Título: Crítica pública de Rodrigues a Palocci foi contida por Lula
Autor: Jamil Chade
Fonte: O Estado de São Paulo, 13/10/2005, Economia & Negócios, p. B1

O presidente Luiz Inácio Lula da Silva segurou uma explosão pública de insatisfação do ministro da Agricultura, Roberto Rodrigues, após a notícia do foco de febre aftosa em Mato Grosso do Sul. Segundo fontes do governo, Rodrigues tinha a firme intenção de criticar publicamente a área econômica do governo pela falta de recursos para o ministério. Também queria atacar os pecuaristas da região afetada porque estes teriam, algum tempo antes do ressurgimento do foco, se recusado a fazer um reforço de vacina para proteger o gado. O presidente, porém, pediu que ele não fizesse essas críticas em público.

Já há algum tempo Rodrigues vinha demonstrando insatisfação com a área econômica, comandada pelo ministro da Fazenda, Antonio Palocci, segundo relatos de interlocutores. Na semana passada, ele fez duras críticas às políticas de juros altos e câmbio sobrevalorizado, que têm prejudicado o setor agrícola.

A crise da aftosa acentuou a irritação de Rodrigues, e em Brasília chegaram a circular rumores de que ele pediria demissão. De acordo com as fontes, o ministro vinha dizendo em conversas reservadas que não se surpreenderia se aparecessem casos de aftosa diante da falta de dinheiro para o ministério fazer a vigilância dos rebanhos. No outro lado da Esplanada dos Ministérios, Palocci, que foi posto na linha de tiro quando o caso estourou, preparou sua defesa dentro do governo.
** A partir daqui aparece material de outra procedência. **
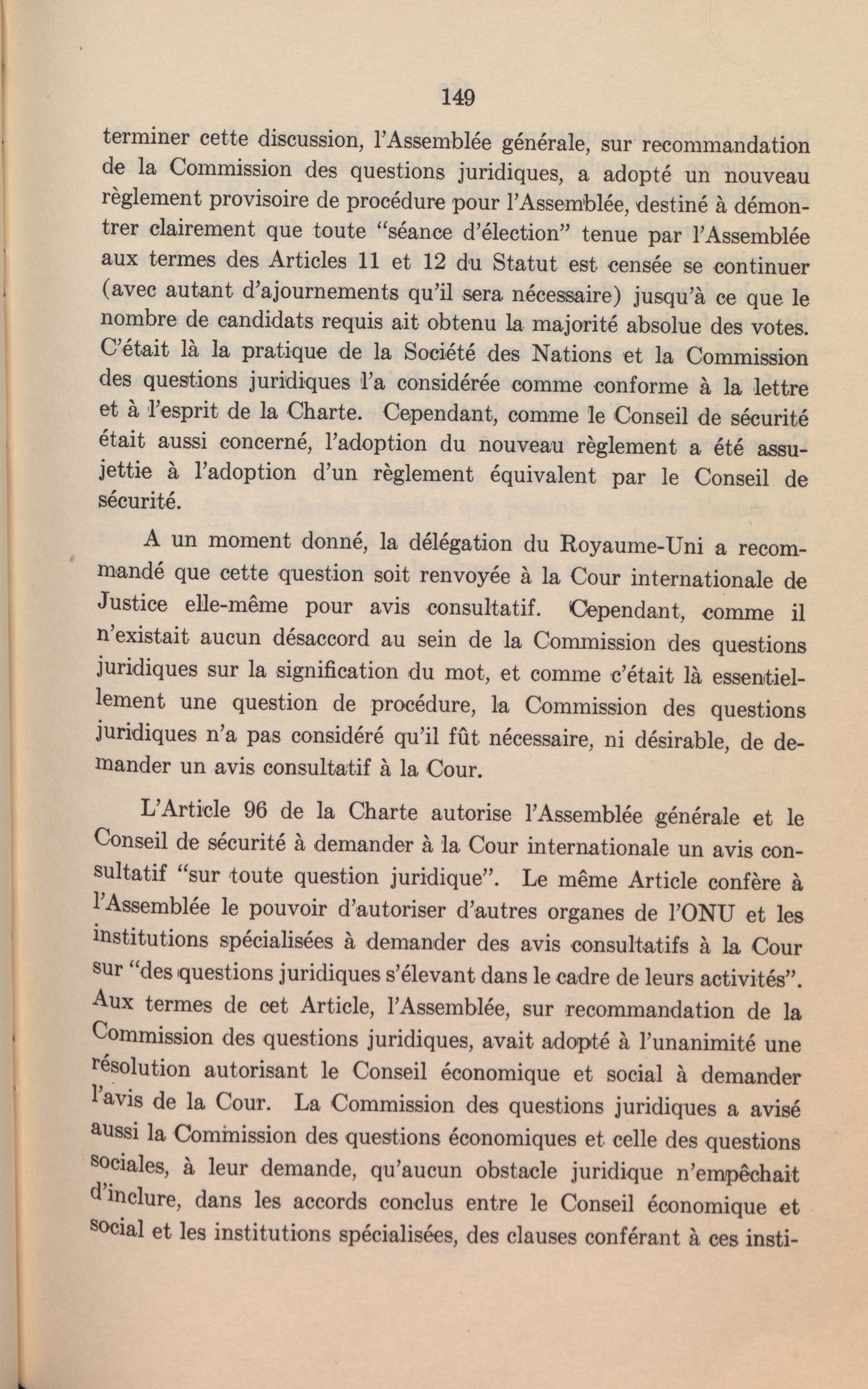 149

terminer cette discussion, l'Assemblée générale, sur recommandation de la Commission des questions juridiques, a adopté un nouveau règlement provisoire de procédure pour l'Assemblée, destiné à démontrer clairement que toute "séance d'élection" tenue par l'Assemblée aux termes des Articles 11 et 12 du Statut est censée se continuer (avec autant d'ajournements qu'il sera nécessaire) jusqu'à ce que le nombre de candidats requis ait obtenu la majorité absolue des votes. C'était là la pratique de la Société des Nations et la Commission des questions juridiques l'a considérée comme conforme à la lettre et à l'esprit de la Charte. Cependant, comme le Conseil de sécurité était aussi concerné, l'adoption du nouveau règlement a été assujettie à l'adoption d'un règlement équivalent par le Conseil de sécurité.

A un moment donné, la délégation du Royaume-Uni a recommandé que cette question soit renvoyée à la Cour internationale de Justice elle-même pour avis consultatif. Cependant, comme il n'existait aucun désaccord au sein de la Commission des questions juridiques sur la signification du mot, et comme c'était là essentiellement une question de procédure, la Commission des questions juridiques n'a pas considéré qu'il fût nécessaire, ni désirable, de demander un avis consultatif à la Cour.

L'Article 96 de la Charte autorise l'Assemblée générale et le Conseil de sécurité à demander à la Cour internationale un avis consultatif "sur toute question juridique". Le même Article confère à l'Assemblée le pouvoir d'autoriser d'autres organes de l'ONU et les institutions spécialisées à demander des avis consultatifs à la Cour sur "des questions juridiques s'élevant dans le cadre de leurs activités". Aux termes de cet Article, l'Assemblée, sur recommandation de la Commission des questions juridiques, avait adopté à l'unanimité une résolution autorisant le Conseil économique et social à demander l'avis de la Cour. La Commission des questions juridiques a avisé aussi la Commission des questions économiques et celle des questions sociales, à leur demande, qu'aucun obstacle juridique n'empêchait d'inclure, dans les accords conclus entre le Conseil économique et social et les institutions spécialisées, des clauses conférant à ces insti-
Tentando se livrar da responsabilidade, ele apresentou ao presidente Lula dados mostrando que a Fazenda teria liberado R$ 50 milhões para a Agricultura, mas o ministério só teria gasto cerca de R$ 4 milhões na vigilância sanitária. Isso indicaria que o problema seria de gestão, e não de falta de dinheiro.

Apesar de pedir a Rodrigues para evitar críticas públicas aos pecuaristas de MS, segundo fontes do governo o presidente quer que os pecuaristas que não obedecerem rigorosamente às campanhas de vacinação sejam punidos, por exemplo, com interrupção de acesso a crédito público e outras sanções. Preocupado com as repercussões para as exportações brasileiras e especialmente interessado no mercado russo, que suspendeu a compra de carnes da região, o presidente Lula deve conversar ainda esta semana pessoalmente com o presidente daquele país, Vladimir Putin, sobre o assunto.
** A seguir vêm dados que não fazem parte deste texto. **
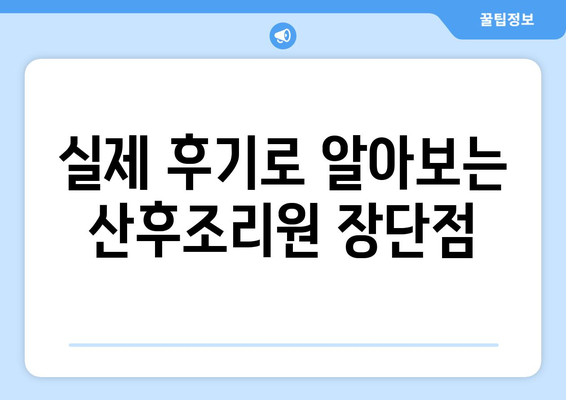 꿀팁정보

실제 후기로 알아보는 산후조리원 장단점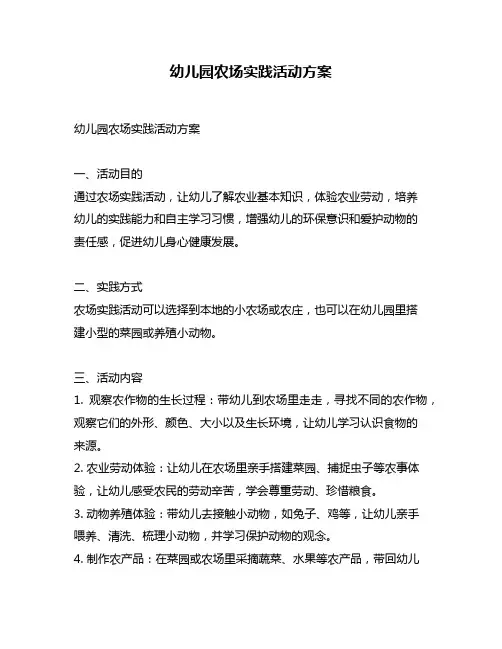 幼儿园农场实践活动方案

幼儿园农场实践活动方案

一、活动目的
通过农场实践活动，让幼儿了解农业基本知识，体验农业劳动，培养幼儿的实践能力和自主学习习惯，增强幼儿的环保意识和爱护动物的责任感，促进幼儿身心健康发展。

二、实践方式
农场实践活动可以选择到本地的小农场或农庄，也可以在幼儿园里搭建小型的菜园或养殖小动物。

三、活动内容
1. 观察农作物的生长过程：带幼儿到农场里走走，寻找不同的农作物，观察它们的外形、颜色、大小以及生长环境，让幼儿学习认识食物的来源。
2. 农业劳动体验：让幼儿在农场里亲手搭建菜园、捕捉虫子等农事体验，让幼儿感受农民的劳动辛苦，学会尊重劳动、珍惜粮食。
3. 动物养殖体验：带幼儿去接触小动物，如兔子、鸡等，让幼儿亲手喂养、清洗、梳理小动物，并学习保护动物的观念。
4. 制作农产品：在菜园或农场里采摘蔬菜、水果等农产品，带回幼儿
De acordo com uma fonte ouvida pelo Estado, o governo entende que o surgimento de aftosa em MS não pode ser atribuído a um único fator ou ter apenas um culpado. Seria decorrente de uma sucessão de erros acumulados, que resultaram no problema enfrentado hoje pelo País. Além da dificuldade da Fazenda em liberar dinheiro e da Agricultura em executar seu orçamento, existiria a leniência dos Estados e a precária fiscalização das fronteiras, especialmente com o Paraguai.

Também pesaria, segundo essa fonte, uma 'cultura da malandragem' que ainda é prática comum de muitos pecuaristas. Para economizar, eles relutam em vacinar seu rebanho ou não se cercam dos cuidados para eliminar riscos de contaminação.